Quote:
Originally Posted by Sablerose
We'll, it might be easiest to change my Word defaults to strip out the formatting as I paste text in. Since I verify all italics as I go already, I might as well redo them, and see how that affects the conversion results.
The ctrl-q and ctrl-space idea, I hesitate at, since I don't know what those functions do. But I'll take a look and see.
|
@
Sablerose -
300+ Useful Word 2007 KB Shortcuts That site also has shortcuts for Word 2010 - and many other programs.
Quote:
Originally Posted by Sablerose
Oh, and another reason I want this to be consistent. I have ~absolutely no~ idea what the code line you got in the doc XML means. And I don't know anything about regex either.
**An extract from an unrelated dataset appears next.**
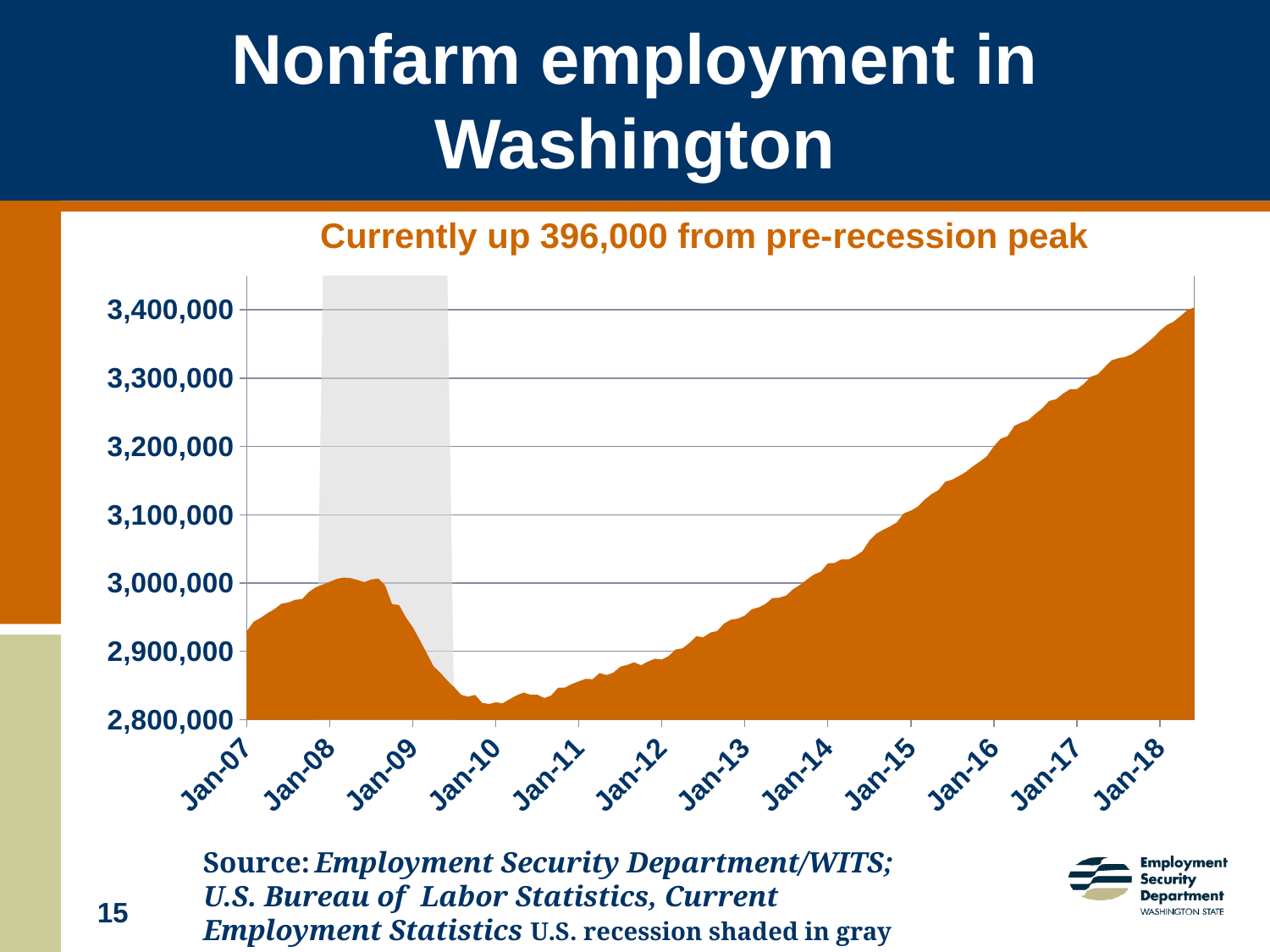
Is the value at Jan-08 greater or less than 2,900,000? greater What is the title of the chart on the slide? Nonfarm employment in Washington Which is larger, the value at Jan-08 or the value at Jan-10? Jan-08 Is the value at Jan-11 greater or less than 2,900,000? less Is the value at Jan-13 greater or less than 3,000,000? less What kind of chart is shown on the slide? Area chart According to the subtitle, how far above the pre-recession peak is employment currently? 396,000 Which is larger, the value at Jan-18 or the value at Jan-07? Jan-18 Does nonfarm employment rise or fall between Jan-10 and Jan-18? Rise How many year labels are shown on the x axis? 12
Besides, simple is better and removing the problem will make redoing things faster.
|
@
Sablerose - I only posted the XML from the DOCX, to demonstrate that the weird XHTML in the ePUB is a direct result converting the similarly weird XML in the DOCX. The 'weird' is that 'not' is split into 'n' and 'ot'.
I updated the XML fragment I posted earlier - after a Tidy
The 'n' and 'ot' are at the beginning and end of the both the XHTML and the XML. I don't expect anyone to actually comprehend the DOCX XML - except maybe Kovid
BR